Les études sur les séquences d’apparition « dépendance » et « schizophrénie » illustrent particulièrement bien ce problème. En effet une étude réalisée dans la région de Bordeaux (23) montre que la comorbidité au cours de la vie entre schizophrénie et abus de substance est de près de 50 %, avec un choix particulier pour le cannabis, puis l’héroïne et enfin la cocaïne. Dans cet échantillon, l’abus de substance précédait le plus souvent le trouble psychotique. Si l’on recherche les premiers symptômes prémorbides du processus psychotique, il semble que l’abus de substance se situe certes avant le trouble constitué, mais surtout après les premiers signes prémorbides (prodromiques).
Conclusion
Il est trop tôt pour savoir si des gènes de vulnérabilité sont vraiment partagés entre les dépendances et la schizophrénie, les études étant pour le moment nombreuses mais peu puissantes. Il manque en plus, des études de covariance pour des jumeaux, abordant les diagnostics de schizophrénie et de dépendance. Néanmoins, plusieurs hypothèses lient ces deux troubles, et permettent de rendre (partiellement) compte de cette forte comorbidité qu’il est difficile de concevoir comme accidentelle.

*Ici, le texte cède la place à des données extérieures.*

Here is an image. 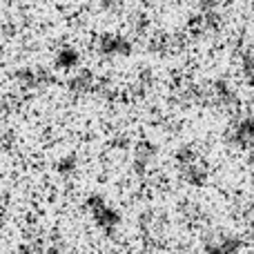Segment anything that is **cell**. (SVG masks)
Wrapping results in <instances>:
<instances>
[{
	"label": "cell",
	"mask_w": 254,
	"mask_h": 254,
	"mask_svg": "<svg viewBox=\"0 0 254 254\" xmlns=\"http://www.w3.org/2000/svg\"><path fill=\"white\" fill-rule=\"evenodd\" d=\"M87 210L92 212V219L98 228L105 234H114L116 228L121 225V214L101 196H92L87 198Z\"/></svg>",
	"instance_id": "cell-1"
},
{
	"label": "cell",
	"mask_w": 254,
	"mask_h": 254,
	"mask_svg": "<svg viewBox=\"0 0 254 254\" xmlns=\"http://www.w3.org/2000/svg\"><path fill=\"white\" fill-rule=\"evenodd\" d=\"M101 52L110 54V56H127V54L131 52V43L125 38V36L107 34L101 38Z\"/></svg>",
	"instance_id": "cell-2"
},
{
	"label": "cell",
	"mask_w": 254,
	"mask_h": 254,
	"mask_svg": "<svg viewBox=\"0 0 254 254\" xmlns=\"http://www.w3.org/2000/svg\"><path fill=\"white\" fill-rule=\"evenodd\" d=\"M234 140L239 145H243V147L254 145V116L252 119H246L243 123H239L237 131H234Z\"/></svg>",
	"instance_id": "cell-3"
},
{
	"label": "cell",
	"mask_w": 254,
	"mask_h": 254,
	"mask_svg": "<svg viewBox=\"0 0 254 254\" xmlns=\"http://www.w3.org/2000/svg\"><path fill=\"white\" fill-rule=\"evenodd\" d=\"M239 248H241V243L237 239H223V241L212 243L205 254H239Z\"/></svg>",
	"instance_id": "cell-4"
},
{
	"label": "cell",
	"mask_w": 254,
	"mask_h": 254,
	"mask_svg": "<svg viewBox=\"0 0 254 254\" xmlns=\"http://www.w3.org/2000/svg\"><path fill=\"white\" fill-rule=\"evenodd\" d=\"M56 65L61 67V69H74V67L78 65V52H76V49H69V47L61 49L56 56Z\"/></svg>",
	"instance_id": "cell-5"
},
{
	"label": "cell",
	"mask_w": 254,
	"mask_h": 254,
	"mask_svg": "<svg viewBox=\"0 0 254 254\" xmlns=\"http://www.w3.org/2000/svg\"><path fill=\"white\" fill-rule=\"evenodd\" d=\"M69 87L74 89V92H89V89H92V76H89V74H80L78 78L71 80Z\"/></svg>",
	"instance_id": "cell-6"
}]
</instances>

Comme souvent en psychiatrie générique, on attend de la génétique qu’elle découvre des gènes impliqués pour reconstituer, dans un deuxième temps, les mécanismes en cause et les limites du phénotype impliqué. Il est essentiel, en fait, que les études s’effectuent dans les deux sens, la rencontre n’en sera que plus rapide. Les études cliniques, psychopathologiques et neurobiologiques dans la compréhension des liens entre dépendances et schizophrénie restent donc tout à fait essentielles, voire prioritaires.